* **Texto fornecido**

+++

Pus-me a reflectir sobre isso. Por que se escreve esta estória e não outra? Talvez sem uma resposta trabalhada fosse de dizer que cada filho nasce quando chega o tempo. «Se calhar mesmo o prematuro, nasce porque chegou o seu tem de sair do vente» – penso eu, reconhecendo os segredos da mãe natureza e as fontes de inspiração para tudo, mesmo para indivíduos como eu, não escritores.
Mas, quando leio, sinto que a escrita sangra. Como intérpretes dos eventos, os que escrevem emergem com olhos da coruja e descrevem as cicatrizes espirituais, sugerindo feridas complexas – é a minha avaliação de leitor de algumas obras.
Sinto isso ao ler e reviver episódios tidos ontem como de somenos importância, mas que ora, como se fosse um despertar, na memória dos mais talentosos, podem estimular a escrita e publicação de best-sellers.
Voltei em pensamentos ao início de 1986, em Chimoio, saía Manuel  António e entrava Rafael Maguni na governação de Manica.
Maguni, primeiro embaixador de Moçambique em Harare, era bom de contar estórias e de as escrever também. Com a sua pena na mão, tornava-se Vandole Ukalyoi.
Vandole ukalyoi, como uma expressão, fazendo fé na explicação de um meu amigo de longa data, que fi-lo passar por quem não era durante muito tempo, até tudo se explicar acidentalmente no mês passado, justamente porque raras vezes pergunto sobre clãs, tribos ou etnias, disse-me que quer dizer “vejam-me fumigando”.
E o bom do Maguni estaria fumigando por quê? Não chegamos aos porquês de não só fumigar, nem também ao facto de nos convidar a vê-lo a defumar. Posso lembrar-me, pois passam longos anos e não mais voltei a ler os seus escritos porque morreu, é que eram lavras inusitadas.

+++

* **Linhas listadas**

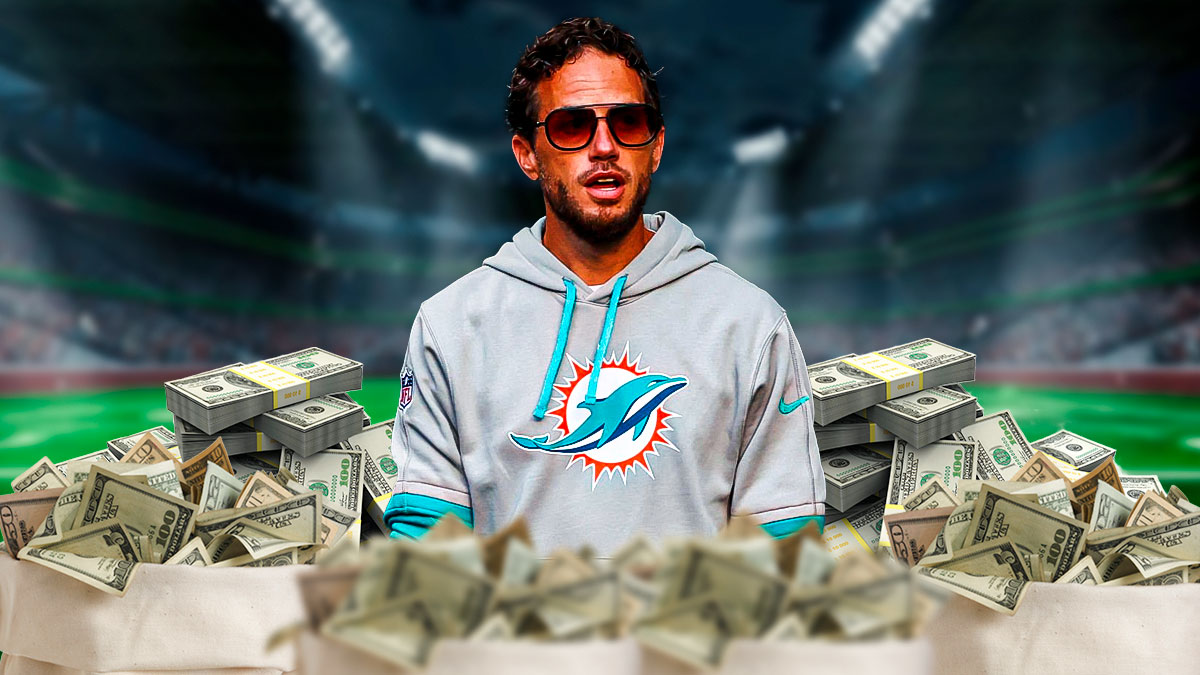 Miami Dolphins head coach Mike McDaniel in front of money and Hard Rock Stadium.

+++

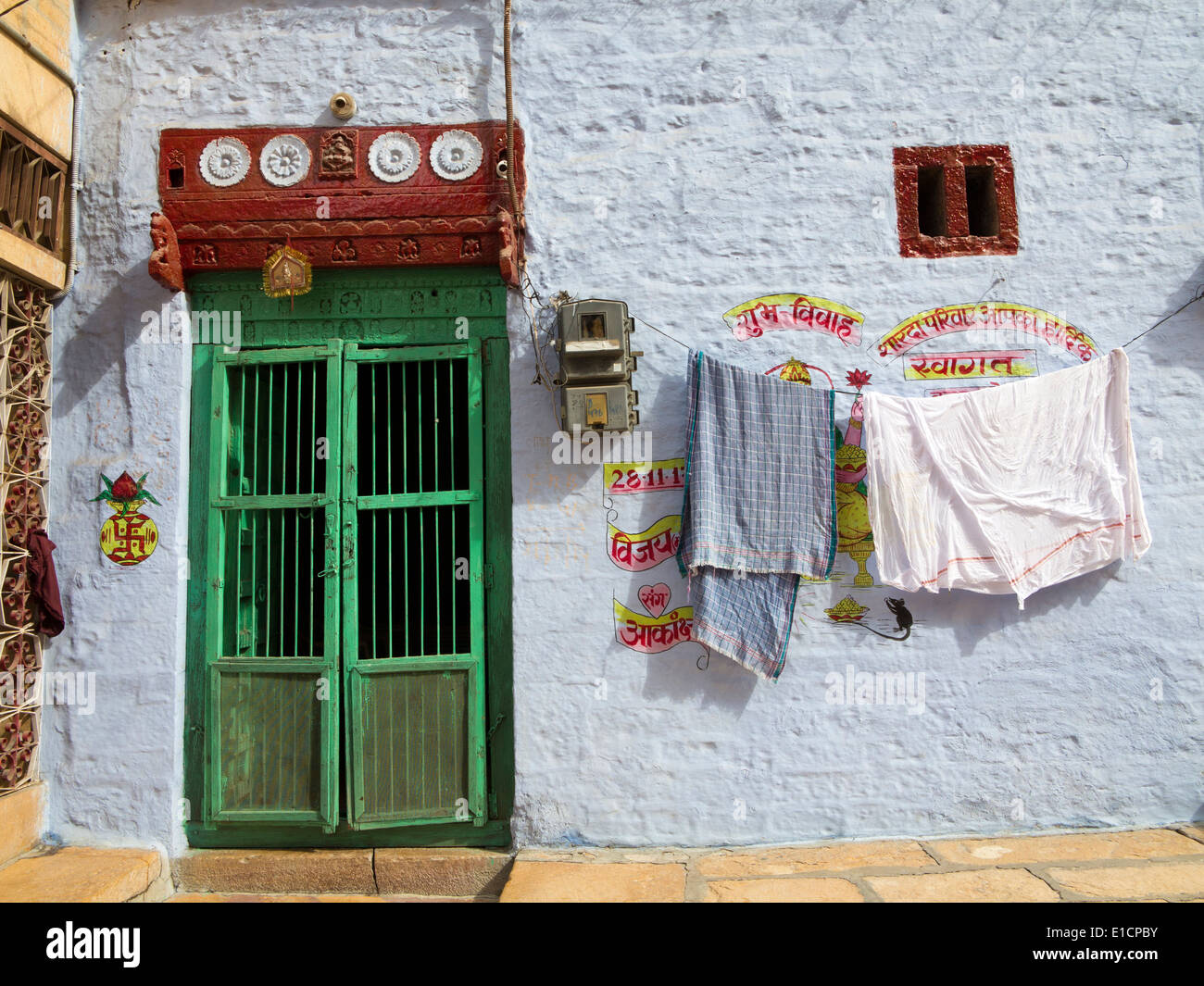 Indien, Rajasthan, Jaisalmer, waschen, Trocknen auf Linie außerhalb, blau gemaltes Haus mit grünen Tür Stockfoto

+++

Prolongue o texto sobre Rafael Maguni e a escrita a partir do ponto em que ele termina. Não é preciso recorrer às linhas.

Pensava que, nisso de valorização, pode ser ainda possível fazer a recolha da produção em vida de Vandole Ukalyoi e publicá-la em livro. Assim li Areosa Pena e pode-se reler outros cronistas do tempo em que era difícil sonhar com um livro. Mas havia muita imaginação para contrariar essa dificuldade.
E vou, antes, dizer o que não ouvi da boca de Rafael Maguni na época em que governava Manica, mas colegas de profissão garantiram assim ter acontecido.
Chimoio, além dos pontos como o cruzamento do Inchope, onde se podia interromper a viagem de um jovem em idade militar para ser incorporado na tropa, sem se despedir  de seus familiares, passando curto ou longo tempo a reinar tristeza, dependendo de onde fizesse a preparação político-militar e estivesse afecto para combater, foi por instantes abalada pela operação tira camisa.
Operação tira camisa era a incorporação forçada de jovens nas fileiras das Forças Armadas de Moçambique, à margem do previsto na lei do SMO.
A pacata cidade de Chimoio ficou assustada e eu, que conhecia essa operação da cidade da Beira, embora sem passar por uma experiência directa, por ocorrer intensamente enquanto me encontrava fora do Chiveve, cheguei a pensar que acabaria mobilizado para a guerra.
Quando fui à RM, em Chimoio, garantiram-me que Maguni tinha deixado orientações claras: jornalista não pode ser mexido. Por quê? Com o seu trabalho, já estava a combater…
Verdade ou não, não soube de jornalista sujeito à operação tira camisa. Por coincidência, na cidade de Chimoio, foi passageira. Levou menos tempo. Talvez fora da área urbana tivesse demorado tanto.
Mas, como escrevia, o bom do Maguni escrevia e contava episódios. Um dos tais eventos de somenos importância, cujo alcance hoje pode inspirar quem goste de escrever e registar o nosso percurso histórico, passado recente, ocorreu em Harare. O evento só tem explicação porque em determinado momento político e em certos ministérios trabalhavam moçambicanos e líderes distintos de tantos outros.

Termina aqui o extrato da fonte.